Athletes of all levels should care about their skin; sweat, sun and soreness do a number on the body’s largest organ and all the muscles directly underneath, and taking some time after a workout and shower to tighten and target specific areas is a worthy addition to your daily routine. Try recovery balms like Runner’s High, which combines menthol and arnica flowers and feels real good on the calves, or Art of Sport’s Ultra Strength Recovery Cream, which features eucalyptus and has the endorsement of Chicago Cubs second baseman Javier Baez and Pittsburgh Steelers wide receiver JuJu Smith-Schuster. The Feel Good Lab is another fledgling brand with a decent selection of post-workout creams, while Jao Brand’s Goe Oil contains everything from avocados to pumpkin seed butter and is a great full-body moisturizer.
There’s a golden opportunity here, too, to blend skincare with heat therapy in the form of a warm Epsom salt bath. Epsom salt is comprised of magnesium and sulfate; many in the health community believe that when these properties dissolve in hot water, they’re absorbed into the skin and provide relief throughout the body, which also aids in relaxation and nerve function. It’s unclear how true that is as of yet (a study on transdermal magnesium a few years couldn’t find any concrete evidence), but taking a bath is pretty low-risk and undeniably relaxing even if you’re not grooving on some sort of cosmic nutrient transfer. Runners can also count on a salt bath for easing blisters on their feet. Start with Mountain Falls to get started.
A steady, successful meditative routine is an effective answer to many trainees’ most pesky bugaboos. Scientific studies have exemplified the near-magical abilities of meditation in helping athletes mitigate pain, maintain focus and manage fear. The pairing makes sense; training thrives on intensity, meditation subsists on rumination. Sprinting up a hill repeatedly will have your heart thumping through your shirt, while sitting in a quiet, well-appointed room will steady it to a dignified crawl. It’s uncommon, though, to have such a room in your home or apartment. When space is already sparse, we don’t generally imagine how little we could do in a room.

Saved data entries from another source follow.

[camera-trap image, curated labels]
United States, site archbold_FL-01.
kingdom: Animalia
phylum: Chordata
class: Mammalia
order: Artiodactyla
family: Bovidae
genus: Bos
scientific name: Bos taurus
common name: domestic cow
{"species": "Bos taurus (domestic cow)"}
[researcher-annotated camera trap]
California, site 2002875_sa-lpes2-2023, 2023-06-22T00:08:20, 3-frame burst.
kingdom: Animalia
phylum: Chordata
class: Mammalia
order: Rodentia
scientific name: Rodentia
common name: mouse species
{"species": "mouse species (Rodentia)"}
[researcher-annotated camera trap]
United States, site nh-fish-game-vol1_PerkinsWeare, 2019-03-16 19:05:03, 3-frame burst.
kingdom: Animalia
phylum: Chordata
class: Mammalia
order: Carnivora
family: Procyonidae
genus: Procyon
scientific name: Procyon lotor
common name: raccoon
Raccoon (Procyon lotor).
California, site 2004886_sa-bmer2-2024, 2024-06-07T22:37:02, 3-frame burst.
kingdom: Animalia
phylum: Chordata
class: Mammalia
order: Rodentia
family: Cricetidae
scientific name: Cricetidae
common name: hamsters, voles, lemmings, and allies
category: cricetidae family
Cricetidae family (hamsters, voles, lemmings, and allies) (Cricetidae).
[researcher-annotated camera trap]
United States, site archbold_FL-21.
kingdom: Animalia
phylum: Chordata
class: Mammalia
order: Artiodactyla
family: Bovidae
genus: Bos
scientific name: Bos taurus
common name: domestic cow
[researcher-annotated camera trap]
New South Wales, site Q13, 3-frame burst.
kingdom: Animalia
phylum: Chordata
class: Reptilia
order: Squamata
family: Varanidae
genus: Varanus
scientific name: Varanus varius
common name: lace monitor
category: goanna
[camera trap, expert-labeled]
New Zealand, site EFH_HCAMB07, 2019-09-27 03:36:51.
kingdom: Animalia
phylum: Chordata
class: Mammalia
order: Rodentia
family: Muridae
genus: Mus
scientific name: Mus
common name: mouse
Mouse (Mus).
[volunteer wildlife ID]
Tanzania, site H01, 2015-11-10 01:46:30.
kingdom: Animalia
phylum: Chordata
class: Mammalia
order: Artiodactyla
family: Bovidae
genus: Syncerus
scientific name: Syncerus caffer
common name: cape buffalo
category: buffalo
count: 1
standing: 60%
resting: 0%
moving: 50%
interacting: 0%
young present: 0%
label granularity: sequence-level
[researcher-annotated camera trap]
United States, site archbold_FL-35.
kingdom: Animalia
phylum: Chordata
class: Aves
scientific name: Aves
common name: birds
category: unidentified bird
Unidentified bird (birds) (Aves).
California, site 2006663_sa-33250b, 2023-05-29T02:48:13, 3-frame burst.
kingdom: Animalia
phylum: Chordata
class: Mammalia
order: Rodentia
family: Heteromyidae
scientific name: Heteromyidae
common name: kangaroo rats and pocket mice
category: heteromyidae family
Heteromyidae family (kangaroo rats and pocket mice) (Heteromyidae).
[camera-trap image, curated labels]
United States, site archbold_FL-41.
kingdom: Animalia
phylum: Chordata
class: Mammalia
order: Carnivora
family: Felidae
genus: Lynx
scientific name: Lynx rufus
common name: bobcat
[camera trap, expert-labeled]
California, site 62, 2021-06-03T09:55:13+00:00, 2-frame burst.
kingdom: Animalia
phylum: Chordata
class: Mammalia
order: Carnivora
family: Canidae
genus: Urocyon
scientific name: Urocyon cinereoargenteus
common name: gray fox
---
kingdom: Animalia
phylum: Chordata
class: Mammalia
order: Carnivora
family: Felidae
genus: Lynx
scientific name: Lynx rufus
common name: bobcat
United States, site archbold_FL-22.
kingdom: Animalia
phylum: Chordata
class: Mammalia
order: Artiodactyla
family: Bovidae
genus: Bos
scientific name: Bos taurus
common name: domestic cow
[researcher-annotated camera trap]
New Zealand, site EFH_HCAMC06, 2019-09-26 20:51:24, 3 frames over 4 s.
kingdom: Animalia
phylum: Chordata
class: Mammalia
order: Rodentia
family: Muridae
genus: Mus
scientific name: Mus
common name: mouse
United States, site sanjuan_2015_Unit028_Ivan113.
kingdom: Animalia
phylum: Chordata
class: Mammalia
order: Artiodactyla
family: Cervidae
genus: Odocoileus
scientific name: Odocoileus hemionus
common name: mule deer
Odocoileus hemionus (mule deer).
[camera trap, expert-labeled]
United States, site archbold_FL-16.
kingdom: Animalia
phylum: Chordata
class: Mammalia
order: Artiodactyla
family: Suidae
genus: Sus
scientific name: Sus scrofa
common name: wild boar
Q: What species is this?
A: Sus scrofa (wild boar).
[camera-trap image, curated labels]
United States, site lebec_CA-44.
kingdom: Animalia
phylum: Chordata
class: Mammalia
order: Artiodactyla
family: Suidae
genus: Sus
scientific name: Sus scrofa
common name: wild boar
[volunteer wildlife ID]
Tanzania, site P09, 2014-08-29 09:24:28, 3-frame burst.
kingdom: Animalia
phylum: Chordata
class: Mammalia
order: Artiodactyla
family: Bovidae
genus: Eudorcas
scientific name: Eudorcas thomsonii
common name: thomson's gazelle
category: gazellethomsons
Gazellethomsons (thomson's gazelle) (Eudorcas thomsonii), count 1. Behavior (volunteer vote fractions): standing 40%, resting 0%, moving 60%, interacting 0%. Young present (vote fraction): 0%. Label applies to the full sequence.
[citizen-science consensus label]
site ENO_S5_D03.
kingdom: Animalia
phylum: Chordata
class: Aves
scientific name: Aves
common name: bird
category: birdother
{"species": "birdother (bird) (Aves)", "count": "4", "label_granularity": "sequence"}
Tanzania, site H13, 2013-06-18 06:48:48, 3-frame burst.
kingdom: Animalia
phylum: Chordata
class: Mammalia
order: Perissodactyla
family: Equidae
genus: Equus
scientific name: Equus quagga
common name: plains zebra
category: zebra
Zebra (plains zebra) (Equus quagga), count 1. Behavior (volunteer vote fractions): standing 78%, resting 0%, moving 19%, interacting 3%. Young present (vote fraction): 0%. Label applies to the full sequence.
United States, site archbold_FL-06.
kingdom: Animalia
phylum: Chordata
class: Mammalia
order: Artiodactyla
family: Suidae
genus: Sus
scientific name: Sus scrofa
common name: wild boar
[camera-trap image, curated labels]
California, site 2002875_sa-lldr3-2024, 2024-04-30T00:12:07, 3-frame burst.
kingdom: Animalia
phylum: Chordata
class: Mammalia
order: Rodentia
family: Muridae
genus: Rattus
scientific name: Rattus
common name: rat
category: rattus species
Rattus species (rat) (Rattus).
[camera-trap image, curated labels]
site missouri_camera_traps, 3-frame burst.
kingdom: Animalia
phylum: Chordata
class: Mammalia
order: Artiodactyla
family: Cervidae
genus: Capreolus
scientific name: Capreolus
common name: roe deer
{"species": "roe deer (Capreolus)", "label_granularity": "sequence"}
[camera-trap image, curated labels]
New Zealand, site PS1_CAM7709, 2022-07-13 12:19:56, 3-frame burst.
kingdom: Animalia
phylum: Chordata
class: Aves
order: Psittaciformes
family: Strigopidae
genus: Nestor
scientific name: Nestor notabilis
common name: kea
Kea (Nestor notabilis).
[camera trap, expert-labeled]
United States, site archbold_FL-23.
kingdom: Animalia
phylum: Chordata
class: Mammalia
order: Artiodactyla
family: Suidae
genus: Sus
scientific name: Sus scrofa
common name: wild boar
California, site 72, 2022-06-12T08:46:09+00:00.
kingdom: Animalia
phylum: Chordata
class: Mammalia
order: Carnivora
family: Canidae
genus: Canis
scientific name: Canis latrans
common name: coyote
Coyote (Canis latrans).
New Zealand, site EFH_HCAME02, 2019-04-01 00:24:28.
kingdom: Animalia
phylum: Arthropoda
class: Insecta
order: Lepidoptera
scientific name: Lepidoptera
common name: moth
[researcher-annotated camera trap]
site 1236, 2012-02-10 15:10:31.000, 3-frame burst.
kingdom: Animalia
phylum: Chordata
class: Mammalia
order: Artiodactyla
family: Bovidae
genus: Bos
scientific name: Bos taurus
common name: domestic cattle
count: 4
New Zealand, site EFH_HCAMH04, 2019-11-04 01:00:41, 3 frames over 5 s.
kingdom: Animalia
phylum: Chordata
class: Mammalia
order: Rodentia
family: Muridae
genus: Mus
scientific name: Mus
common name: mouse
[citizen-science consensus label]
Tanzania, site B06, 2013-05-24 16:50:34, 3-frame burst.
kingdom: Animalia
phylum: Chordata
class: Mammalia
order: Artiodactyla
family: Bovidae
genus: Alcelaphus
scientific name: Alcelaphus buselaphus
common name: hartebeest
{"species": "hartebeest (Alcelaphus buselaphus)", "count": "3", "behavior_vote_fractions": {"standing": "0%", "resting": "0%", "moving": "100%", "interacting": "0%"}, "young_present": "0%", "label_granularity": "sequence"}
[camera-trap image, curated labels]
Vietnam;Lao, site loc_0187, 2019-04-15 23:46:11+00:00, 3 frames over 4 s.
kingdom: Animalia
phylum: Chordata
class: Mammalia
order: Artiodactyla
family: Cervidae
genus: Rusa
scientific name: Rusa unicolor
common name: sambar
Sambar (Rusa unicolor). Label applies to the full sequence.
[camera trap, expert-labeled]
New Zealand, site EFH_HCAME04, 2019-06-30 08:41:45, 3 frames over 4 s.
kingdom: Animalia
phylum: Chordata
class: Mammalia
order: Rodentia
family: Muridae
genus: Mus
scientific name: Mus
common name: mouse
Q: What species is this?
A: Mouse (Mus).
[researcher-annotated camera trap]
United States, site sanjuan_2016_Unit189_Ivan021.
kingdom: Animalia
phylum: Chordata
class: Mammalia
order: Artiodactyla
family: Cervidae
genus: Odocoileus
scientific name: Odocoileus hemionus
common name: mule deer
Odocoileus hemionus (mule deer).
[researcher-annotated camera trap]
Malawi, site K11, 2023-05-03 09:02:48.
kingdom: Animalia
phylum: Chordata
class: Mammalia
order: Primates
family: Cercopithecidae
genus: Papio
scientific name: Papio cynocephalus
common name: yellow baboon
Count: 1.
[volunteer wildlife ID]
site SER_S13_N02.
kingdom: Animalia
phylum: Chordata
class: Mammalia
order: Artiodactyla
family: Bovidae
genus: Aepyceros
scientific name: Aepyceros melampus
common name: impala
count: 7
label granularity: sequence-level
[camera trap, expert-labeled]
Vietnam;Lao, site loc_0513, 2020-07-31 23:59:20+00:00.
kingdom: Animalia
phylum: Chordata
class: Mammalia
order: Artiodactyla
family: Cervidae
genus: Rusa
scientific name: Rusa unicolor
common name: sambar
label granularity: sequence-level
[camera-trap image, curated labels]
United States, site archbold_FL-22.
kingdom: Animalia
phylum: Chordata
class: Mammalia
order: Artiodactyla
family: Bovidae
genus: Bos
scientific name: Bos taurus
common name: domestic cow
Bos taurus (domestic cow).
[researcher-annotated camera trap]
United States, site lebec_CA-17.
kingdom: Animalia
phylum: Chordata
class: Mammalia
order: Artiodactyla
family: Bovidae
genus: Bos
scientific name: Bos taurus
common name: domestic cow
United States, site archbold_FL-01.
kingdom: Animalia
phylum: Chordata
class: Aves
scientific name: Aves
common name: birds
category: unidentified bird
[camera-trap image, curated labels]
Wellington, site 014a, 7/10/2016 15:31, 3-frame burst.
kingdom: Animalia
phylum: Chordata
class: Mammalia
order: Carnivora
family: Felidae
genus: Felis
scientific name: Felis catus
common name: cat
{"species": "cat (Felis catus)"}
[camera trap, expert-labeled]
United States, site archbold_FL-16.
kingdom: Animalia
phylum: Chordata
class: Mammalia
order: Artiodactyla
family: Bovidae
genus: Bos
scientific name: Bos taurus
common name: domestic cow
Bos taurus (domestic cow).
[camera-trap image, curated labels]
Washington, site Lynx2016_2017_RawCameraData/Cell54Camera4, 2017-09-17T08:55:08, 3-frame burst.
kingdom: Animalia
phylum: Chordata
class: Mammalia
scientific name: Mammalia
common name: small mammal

But with all the resort huts and yoga studios a world away right now, it’s important — both as a form of recovery, and as a way to broker and understand your long-term fitness goals — to figure out a way to meditate that works for you. A yoga mat is a good start, but don’t worry if sitting solemnly just has you planning dinner or remembering you forgot to text a friend back. Traditional meditation is difficult, and for many (me included) often self-defeating, leading almost immediately to anxiety. One apparatus that actually got me consistently meditating this year, however, was the WAVE. It’s two-foot memory foam pillow connected to a pair of noise-canceling headphones that syncs to an app on your phone. As you lay on the pillow, it vibrates along to soothing playlists arranged by a Grammy-winning composer.